Avec un score de 22,26% et six mandats au prochain Parlement européen, cette alliance conservatrice, qui a vu le jour avant les dernières élections législatives en 2021 pour faire front commun contre un maintien au pouvoir d’Andrej Babiš, est arrivée en deuxième position, assez loin, donc, du mouvement ANO.
Membre de l’ODS et leader de la liste de SPOLU, Alexandr Vondra, qui siège déjà actuellement au Parlement européen (dans le groupe eurosceptique ECR), fait partie de ces six heureux élus. Si lui aussi espérait un meilleur résultat et même une victoire de la coalition de centre-droit, il se satisfait néanmoins de cette deuxième place, tout en affirmant ne pas être surpris par le virage très à droite pris par l’ensemble de l’Europe :
« C’est une réaction au fait que l’UE a exagéré sur des sujets tels que le traitement de l’immigration et le Green Deal, et c’est la réponse qu’elle a obtenue. Tout le monde s’attendait à ce que le Parlement européen penche très nettement à droite. Cela fait au moins un an qu’il en est question. Bien sûr, les bons résultats de certains partis ne me réjouissent absolument pas, comme par exemple celui de l’AfD en Allemagne. Flirter avec le sombre passé allemand est totalement inacceptable pour moi. Mais cela n’enlève rien au fait que ces résultats sont le reflet de la situation. Je pense qu’il va falloir que les partis politiques dominants réagissent à cette évolution en faisant preuve d’un plus grand degré de réalisme dans les différents projets politiques. Et je ne considère certainement pas cela comme la fin du monde. »

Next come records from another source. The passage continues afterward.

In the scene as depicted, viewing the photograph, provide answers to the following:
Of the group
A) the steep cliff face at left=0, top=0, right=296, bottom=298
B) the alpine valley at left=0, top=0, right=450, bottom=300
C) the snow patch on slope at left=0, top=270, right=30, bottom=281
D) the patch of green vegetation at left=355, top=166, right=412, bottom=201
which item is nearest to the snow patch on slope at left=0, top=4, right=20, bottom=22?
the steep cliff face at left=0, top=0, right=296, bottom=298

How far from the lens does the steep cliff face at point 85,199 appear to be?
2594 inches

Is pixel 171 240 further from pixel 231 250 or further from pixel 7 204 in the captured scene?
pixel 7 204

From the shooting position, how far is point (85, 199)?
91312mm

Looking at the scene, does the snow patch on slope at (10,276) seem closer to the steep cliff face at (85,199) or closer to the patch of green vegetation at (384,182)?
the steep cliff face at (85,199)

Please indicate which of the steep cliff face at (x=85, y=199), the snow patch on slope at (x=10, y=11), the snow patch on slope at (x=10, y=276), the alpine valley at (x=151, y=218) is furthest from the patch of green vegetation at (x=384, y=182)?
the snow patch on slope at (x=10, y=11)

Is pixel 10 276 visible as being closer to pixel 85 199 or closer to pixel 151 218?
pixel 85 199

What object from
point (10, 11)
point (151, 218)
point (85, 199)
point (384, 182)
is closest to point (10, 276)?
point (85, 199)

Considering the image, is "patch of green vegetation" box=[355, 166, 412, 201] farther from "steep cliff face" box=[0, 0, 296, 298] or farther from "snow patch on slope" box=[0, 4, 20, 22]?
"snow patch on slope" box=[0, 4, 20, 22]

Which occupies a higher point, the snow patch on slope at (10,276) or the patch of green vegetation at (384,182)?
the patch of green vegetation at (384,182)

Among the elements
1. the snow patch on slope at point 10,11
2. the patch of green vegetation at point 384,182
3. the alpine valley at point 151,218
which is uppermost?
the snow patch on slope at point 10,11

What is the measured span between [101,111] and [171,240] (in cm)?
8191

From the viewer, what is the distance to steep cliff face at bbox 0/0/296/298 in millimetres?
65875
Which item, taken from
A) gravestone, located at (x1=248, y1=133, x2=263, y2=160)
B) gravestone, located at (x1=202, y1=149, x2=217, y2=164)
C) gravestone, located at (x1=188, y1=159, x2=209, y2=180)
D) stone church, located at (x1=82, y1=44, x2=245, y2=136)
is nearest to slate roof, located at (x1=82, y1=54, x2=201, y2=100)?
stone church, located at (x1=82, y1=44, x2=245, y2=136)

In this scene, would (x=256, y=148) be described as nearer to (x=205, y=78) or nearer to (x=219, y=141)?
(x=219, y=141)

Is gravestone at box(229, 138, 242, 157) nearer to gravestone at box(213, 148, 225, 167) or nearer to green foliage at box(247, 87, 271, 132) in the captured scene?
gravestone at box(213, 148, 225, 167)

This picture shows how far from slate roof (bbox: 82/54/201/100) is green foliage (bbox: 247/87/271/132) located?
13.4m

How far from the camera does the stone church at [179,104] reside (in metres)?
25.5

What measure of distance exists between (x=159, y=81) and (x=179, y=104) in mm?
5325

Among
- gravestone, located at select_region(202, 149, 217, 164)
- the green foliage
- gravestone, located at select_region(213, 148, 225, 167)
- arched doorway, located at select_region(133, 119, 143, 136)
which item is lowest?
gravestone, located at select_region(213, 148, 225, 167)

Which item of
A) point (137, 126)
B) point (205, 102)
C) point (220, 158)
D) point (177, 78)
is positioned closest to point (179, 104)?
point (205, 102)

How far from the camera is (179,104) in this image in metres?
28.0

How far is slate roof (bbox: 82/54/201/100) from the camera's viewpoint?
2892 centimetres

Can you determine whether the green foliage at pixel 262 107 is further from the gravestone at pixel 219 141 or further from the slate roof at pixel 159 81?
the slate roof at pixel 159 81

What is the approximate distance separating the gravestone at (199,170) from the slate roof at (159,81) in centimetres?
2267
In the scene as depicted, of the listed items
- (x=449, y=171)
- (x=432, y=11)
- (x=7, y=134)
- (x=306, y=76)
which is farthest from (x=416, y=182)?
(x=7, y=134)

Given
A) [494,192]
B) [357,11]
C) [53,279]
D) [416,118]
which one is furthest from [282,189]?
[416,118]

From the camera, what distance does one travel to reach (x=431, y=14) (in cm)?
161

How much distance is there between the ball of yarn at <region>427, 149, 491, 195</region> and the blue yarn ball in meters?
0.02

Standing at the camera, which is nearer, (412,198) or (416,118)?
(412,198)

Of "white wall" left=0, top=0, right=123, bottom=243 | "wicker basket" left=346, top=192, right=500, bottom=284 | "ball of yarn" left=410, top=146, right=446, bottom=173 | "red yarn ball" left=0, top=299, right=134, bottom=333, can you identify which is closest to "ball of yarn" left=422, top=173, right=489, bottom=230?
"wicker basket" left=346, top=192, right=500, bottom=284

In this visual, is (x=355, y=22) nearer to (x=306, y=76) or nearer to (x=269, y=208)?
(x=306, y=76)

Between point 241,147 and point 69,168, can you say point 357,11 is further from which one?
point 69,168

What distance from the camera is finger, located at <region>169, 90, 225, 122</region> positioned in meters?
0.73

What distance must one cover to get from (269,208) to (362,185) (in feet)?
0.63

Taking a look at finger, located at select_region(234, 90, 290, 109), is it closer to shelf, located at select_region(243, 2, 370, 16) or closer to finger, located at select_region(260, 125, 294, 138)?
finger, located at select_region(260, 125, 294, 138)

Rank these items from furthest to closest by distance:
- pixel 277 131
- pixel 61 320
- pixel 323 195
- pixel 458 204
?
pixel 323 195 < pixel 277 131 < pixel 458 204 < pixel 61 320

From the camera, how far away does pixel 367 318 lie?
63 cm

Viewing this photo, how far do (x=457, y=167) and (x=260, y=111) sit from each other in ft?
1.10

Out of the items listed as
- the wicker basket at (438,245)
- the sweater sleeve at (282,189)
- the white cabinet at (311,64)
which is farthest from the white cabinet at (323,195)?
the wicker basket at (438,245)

Avec sept représentants, le mouvement ANO occupera un tiers des sièges réservés aux députés tchèques au Parlement européen (21 au total). Mais au-delà du nouveau succès de la troupe d’Andrej Babiš, dont la critique du gouvernement a rythmé l’essentiel d’une campagne au cours de laquelle il a pour le reste été assez peu question d’Europe, ces élections européennes, les cinquièmes de l’histoire en Tchéquie, ont aussi été marquées par les très bons résultats de deux nouvelles coalitions figurant aux deux extrêmes de l’échiquier politique tchèque.

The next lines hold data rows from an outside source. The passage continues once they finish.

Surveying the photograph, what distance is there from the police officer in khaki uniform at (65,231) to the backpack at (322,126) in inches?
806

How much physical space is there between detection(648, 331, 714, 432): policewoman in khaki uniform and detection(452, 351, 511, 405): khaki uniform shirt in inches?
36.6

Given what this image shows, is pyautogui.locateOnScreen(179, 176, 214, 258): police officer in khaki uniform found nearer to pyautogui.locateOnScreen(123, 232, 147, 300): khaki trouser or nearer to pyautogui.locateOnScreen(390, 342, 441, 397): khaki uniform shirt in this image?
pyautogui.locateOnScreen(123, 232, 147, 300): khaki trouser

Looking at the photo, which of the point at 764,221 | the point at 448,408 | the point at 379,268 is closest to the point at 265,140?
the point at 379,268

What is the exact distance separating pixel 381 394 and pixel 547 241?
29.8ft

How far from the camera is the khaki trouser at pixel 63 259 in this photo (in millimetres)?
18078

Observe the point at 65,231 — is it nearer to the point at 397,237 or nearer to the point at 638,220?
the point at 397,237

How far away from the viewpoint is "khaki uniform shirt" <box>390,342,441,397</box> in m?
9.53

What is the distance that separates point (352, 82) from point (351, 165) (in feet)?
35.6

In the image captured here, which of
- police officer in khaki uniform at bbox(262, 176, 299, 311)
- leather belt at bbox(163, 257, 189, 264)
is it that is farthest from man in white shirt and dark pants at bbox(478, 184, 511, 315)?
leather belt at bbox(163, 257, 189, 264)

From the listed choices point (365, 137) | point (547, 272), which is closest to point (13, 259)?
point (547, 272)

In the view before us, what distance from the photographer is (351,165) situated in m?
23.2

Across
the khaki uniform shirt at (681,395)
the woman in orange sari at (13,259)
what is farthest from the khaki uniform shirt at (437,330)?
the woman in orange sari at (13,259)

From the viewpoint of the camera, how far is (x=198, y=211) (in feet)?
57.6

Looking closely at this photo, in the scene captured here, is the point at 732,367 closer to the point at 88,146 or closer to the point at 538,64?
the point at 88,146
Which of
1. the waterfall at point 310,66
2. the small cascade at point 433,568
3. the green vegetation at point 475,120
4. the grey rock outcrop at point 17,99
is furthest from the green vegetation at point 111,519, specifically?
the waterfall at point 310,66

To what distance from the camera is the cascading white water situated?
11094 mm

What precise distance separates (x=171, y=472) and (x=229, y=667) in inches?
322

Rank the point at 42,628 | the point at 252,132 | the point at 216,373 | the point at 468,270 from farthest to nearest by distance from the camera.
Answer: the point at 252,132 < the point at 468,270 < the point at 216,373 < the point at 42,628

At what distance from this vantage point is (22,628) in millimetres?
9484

Les « Motoristes » et les communistes, deux partis contre l’UE, en bonne position
Grâce à un score de 10,26 %, la coalition appelée « Přísaha a Motoristé » (littéralement « Serment et Motoristes »), avec un programme reprenant de nombreux thèmes habituellement brassés par les partis populistes ou d’extrême droite, a non seulement obtenu deux mandats mais arrive aussi en troisième position.
« Super leader » de la liste de cette improbable coalition entre deux partis qui ont fait de la lutte contre la limitation de la souveraineté de la Tchéquie ou de la protection des frontières de l’UE deux de leurs priorités, l’ancien pilote automobile et homme d’affaires Filip Turek aura été une des principales figures de la campagne qui a précédé ce scrutin européen en Tchéquie.

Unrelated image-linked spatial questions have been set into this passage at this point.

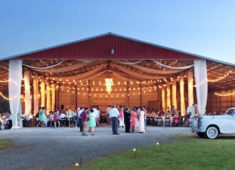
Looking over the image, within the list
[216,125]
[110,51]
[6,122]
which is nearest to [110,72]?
[110,51]

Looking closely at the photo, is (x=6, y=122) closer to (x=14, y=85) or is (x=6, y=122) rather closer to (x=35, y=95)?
(x=14, y=85)

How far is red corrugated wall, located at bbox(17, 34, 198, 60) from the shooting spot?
21797mm

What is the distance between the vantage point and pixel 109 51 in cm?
2219

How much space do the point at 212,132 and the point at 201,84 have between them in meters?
8.05

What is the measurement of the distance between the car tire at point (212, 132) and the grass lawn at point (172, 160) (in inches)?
155

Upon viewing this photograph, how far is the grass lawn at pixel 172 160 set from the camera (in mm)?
7305

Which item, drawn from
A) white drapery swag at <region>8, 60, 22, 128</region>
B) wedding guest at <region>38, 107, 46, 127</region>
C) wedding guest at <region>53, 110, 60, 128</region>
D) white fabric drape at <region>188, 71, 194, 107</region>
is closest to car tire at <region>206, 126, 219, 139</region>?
white fabric drape at <region>188, 71, 194, 107</region>

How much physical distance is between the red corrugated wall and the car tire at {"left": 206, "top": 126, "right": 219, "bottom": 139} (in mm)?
8766

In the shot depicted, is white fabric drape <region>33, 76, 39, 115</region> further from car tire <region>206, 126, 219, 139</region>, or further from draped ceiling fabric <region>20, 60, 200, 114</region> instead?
car tire <region>206, 126, 219, 139</region>

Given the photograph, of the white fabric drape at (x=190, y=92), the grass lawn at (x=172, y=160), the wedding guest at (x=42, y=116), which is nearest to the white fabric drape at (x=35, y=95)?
the wedding guest at (x=42, y=116)

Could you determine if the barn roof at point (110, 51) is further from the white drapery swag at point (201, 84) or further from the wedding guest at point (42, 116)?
the wedding guest at point (42, 116)

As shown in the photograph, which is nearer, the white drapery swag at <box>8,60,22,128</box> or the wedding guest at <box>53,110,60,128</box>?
the white drapery swag at <box>8,60,22,128</box>

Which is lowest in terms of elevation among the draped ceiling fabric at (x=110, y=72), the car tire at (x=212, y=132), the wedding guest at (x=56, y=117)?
the car tire at (x=212, y=132)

Opposé notamment à l’interdiction de la production de véhicules équipés de moteurs thermiques, ce nouveau trublion sur la scène politique locale, qui dans une interview a déclaré collectionner des objets sur le thème du nazisme, estime que c’est autre chose que son combat pour le maintien du modèle traditionnel de l’industrie automobile qui lui a valu les faveurs des électeurs :
« Il s’agit plutôt d’un symbole. Plus globalement, le Green Deal constitue le principal enjeu pour nous. Je pense là aux quotas d’émission, à leur commerce, aux investissements chinois, à la hausse des prix de l’énergie, à la vie plus chère et à la destruction d’une activité économique qui nous nourrit. Pour avoir travaillé dans l’industrie automobile pendant de nombreuses années, je pense savoir de quoi je parle. Mais le Green Deal n’est pas notre seule préoccupation. Il faut aussi arrêter de mentir sur la question de la migration et envisager les choses autrement que ce qui a été fait jusqu’à présent dans le cadre du Pacte migratoire. Notre ministre de l’Intérieur ne nous dit pas la vérité. Durant la campagne électorale, nous avons évoqué ces différents sujets de manière très claire et très franche. Nous ne proposons pas de solutions populistes comme le fait par exemple le (parti d’extrême droite) SPD ou (le parti libéral) STAN, mais faisons des propositions réalistes et je crois que c’est ce qui nous a permis d’obtenir ce résultat. »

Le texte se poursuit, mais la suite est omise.